I don't remember exactly what he said, honestly; what I remember was his careful, quiet smile and his bright big eyes lit by some exploding volcano out the big dome window, and how goddamned happy he seemed to be remembering his mama in the kitchen, the smells and the flavors coming back to him across all those years and all those miles from when he'd sat at the kitchen table waiting for dinner.
And don't ask me how I knew, but right then, I realized that they'd done to him whatever they'd done to J.J. and to Bird, and that Lester Young, whoever he was, he was gone from the world, same as J.J. and maybe same as Bird, even. All that was left of the Prez was a shell, a filled with something that was supposed to be him but wasn't. That was what I was talking to, and it was all I could do not to cry in his face.
At the end of the set break, when he got up to play again, he told me, “Get off the ships, son.

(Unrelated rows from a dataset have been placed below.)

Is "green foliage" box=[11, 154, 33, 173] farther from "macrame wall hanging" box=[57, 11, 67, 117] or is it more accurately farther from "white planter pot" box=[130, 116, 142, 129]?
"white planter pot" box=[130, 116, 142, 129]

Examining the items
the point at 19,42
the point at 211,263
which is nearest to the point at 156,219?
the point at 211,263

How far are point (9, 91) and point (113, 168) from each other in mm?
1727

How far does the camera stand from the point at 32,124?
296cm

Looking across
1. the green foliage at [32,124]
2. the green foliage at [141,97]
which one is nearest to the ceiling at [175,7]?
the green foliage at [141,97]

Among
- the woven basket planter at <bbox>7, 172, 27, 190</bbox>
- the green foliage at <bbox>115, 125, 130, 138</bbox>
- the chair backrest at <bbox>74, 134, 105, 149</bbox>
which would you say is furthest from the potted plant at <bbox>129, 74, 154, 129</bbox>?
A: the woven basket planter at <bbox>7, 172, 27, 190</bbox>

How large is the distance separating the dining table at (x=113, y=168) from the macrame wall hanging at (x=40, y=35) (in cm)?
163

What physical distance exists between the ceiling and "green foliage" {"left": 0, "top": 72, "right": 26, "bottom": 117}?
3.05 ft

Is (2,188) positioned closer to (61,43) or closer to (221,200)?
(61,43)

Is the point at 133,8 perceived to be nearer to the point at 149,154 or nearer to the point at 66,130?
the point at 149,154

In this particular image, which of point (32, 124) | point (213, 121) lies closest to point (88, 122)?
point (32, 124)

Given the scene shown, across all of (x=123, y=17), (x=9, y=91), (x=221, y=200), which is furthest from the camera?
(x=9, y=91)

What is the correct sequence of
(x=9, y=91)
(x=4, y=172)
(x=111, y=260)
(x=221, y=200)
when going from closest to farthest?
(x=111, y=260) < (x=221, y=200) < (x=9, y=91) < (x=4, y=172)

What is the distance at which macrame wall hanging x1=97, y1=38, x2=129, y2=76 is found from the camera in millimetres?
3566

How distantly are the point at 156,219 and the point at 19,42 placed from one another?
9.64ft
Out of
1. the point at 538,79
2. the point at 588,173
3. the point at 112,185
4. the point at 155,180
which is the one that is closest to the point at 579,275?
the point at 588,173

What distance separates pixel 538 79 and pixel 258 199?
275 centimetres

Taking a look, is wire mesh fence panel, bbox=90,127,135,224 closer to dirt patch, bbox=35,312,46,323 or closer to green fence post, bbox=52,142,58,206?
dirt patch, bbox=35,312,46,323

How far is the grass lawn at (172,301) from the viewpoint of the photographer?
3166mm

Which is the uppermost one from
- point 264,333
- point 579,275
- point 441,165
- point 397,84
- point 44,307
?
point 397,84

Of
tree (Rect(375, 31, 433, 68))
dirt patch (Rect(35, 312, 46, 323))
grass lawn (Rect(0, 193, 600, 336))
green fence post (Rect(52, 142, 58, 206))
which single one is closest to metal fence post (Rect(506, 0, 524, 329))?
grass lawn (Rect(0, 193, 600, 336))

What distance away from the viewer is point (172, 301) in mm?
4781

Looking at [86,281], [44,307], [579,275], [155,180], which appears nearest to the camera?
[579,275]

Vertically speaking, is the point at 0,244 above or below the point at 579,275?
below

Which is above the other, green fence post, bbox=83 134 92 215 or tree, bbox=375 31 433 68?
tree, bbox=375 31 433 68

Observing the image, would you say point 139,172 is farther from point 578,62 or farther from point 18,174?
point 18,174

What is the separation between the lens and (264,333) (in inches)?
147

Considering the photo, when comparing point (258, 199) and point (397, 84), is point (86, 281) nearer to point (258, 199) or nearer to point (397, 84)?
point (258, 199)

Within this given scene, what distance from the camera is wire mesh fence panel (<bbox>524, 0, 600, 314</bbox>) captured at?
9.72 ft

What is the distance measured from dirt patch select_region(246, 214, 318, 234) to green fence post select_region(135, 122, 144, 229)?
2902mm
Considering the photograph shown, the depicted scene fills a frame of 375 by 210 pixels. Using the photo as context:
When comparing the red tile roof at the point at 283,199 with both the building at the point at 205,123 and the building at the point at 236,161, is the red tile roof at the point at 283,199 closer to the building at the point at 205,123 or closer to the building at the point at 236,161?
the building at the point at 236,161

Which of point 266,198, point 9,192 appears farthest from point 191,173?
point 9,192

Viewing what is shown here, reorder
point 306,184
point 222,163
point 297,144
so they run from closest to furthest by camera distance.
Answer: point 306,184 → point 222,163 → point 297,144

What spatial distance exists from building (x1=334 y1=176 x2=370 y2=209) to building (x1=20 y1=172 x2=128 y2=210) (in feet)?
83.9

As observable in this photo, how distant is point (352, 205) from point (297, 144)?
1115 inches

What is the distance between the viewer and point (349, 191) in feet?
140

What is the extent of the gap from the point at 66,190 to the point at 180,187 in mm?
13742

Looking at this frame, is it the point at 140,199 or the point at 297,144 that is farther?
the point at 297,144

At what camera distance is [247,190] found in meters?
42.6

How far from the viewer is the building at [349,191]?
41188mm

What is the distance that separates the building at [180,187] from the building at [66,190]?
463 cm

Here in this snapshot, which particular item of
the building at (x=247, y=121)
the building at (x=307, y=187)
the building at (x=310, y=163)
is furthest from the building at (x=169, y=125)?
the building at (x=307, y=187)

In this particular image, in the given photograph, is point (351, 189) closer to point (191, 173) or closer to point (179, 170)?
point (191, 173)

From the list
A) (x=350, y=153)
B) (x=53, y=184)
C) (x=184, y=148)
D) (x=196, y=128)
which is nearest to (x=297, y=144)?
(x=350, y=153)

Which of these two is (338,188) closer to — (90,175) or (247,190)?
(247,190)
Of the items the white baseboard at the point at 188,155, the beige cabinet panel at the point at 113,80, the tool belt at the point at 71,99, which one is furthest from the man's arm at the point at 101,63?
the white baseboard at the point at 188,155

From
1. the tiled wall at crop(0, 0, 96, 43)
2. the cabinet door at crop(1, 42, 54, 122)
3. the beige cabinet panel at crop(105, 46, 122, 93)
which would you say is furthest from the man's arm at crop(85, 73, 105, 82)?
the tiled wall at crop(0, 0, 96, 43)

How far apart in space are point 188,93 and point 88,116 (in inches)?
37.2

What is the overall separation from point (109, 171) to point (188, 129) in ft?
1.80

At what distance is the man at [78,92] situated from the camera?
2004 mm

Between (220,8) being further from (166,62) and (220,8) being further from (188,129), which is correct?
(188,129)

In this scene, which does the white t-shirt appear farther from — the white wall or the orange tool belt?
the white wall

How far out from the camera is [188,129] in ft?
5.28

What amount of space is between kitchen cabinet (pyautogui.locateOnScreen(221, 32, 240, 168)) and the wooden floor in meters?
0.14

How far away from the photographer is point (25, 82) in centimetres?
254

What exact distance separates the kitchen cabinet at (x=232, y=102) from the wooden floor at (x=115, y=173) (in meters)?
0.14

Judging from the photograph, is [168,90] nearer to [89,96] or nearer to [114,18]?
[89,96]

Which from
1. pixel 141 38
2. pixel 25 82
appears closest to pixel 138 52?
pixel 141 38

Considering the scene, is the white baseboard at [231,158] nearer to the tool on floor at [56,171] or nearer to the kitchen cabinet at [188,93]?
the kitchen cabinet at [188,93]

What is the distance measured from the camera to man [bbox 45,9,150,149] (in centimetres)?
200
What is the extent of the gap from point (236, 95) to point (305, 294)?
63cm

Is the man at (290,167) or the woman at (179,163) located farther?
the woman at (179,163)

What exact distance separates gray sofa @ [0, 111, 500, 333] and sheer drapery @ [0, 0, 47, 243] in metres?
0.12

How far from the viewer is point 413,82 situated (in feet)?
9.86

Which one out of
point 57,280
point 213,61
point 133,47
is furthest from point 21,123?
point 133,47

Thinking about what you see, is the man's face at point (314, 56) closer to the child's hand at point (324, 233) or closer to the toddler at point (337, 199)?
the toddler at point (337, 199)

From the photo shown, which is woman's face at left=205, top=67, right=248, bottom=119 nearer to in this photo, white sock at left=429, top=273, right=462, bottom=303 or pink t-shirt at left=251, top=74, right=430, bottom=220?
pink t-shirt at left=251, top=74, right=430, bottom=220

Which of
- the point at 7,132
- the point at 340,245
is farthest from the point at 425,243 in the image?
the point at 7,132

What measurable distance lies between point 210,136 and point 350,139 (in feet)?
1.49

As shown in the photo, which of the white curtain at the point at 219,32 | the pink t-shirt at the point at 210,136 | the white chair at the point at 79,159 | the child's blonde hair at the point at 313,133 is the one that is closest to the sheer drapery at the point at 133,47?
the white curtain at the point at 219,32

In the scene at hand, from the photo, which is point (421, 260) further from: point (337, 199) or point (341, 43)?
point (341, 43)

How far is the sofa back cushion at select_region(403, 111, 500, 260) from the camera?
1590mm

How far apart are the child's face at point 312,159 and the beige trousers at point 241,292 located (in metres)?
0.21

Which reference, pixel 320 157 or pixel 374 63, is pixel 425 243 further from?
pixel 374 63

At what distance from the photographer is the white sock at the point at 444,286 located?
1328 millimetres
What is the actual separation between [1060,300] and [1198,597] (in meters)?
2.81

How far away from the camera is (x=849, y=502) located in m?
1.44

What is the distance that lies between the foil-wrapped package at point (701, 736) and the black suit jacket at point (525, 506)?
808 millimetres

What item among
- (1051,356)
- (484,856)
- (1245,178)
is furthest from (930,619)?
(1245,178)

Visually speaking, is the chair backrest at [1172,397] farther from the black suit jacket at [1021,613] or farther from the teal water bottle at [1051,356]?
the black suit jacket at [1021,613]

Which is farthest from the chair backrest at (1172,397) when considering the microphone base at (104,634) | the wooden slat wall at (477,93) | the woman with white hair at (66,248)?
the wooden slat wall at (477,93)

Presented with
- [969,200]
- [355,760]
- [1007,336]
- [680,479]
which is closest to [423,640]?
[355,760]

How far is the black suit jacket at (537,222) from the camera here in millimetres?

Get yourself on back to the Apple Core,” which was what he'd started calling Harlem after the war. “You're way too young for this kind of life.”
A little while after he started to play again, Monique came in, and I just took her by the hand and we left.
* * * *
“Listen, you jive-assed negroes, just listen to me for a minute! This shit they got us playing, man, it ain't jazz! I don't know what the fuck it is, but it ain't human music. Jazz is for humans, my brothers!”
Some of them Muslim brothers were nodding their heads as I said this, but I knew one or two of them who wasn't going to go along with this so easy.
“Boy, you all wet. You signed a god-damned contract.” It was Albert Grubbs, just like I expected. I forget the Muslim name he'd gone and taken for himself, but anyway, I knew him as Albert Grubbs, and sure enough, a few years later, everyone else did too, once he dropped all that religious bullshit. But right then, he was dead against us doing anything to upset relations with the Frogs, because he was still big on the whole space Muslim thing at the time. They figured if we was good enough Uncle Toms, the Frogs might give us some ships of our own, and let us fly around the solar system, so we could brag about beating white people to it. He looked about ready to start quoting the Koran or Mohammed or something like that, so I stood up. I wasn't gonna rehearse no more till we talked it all out.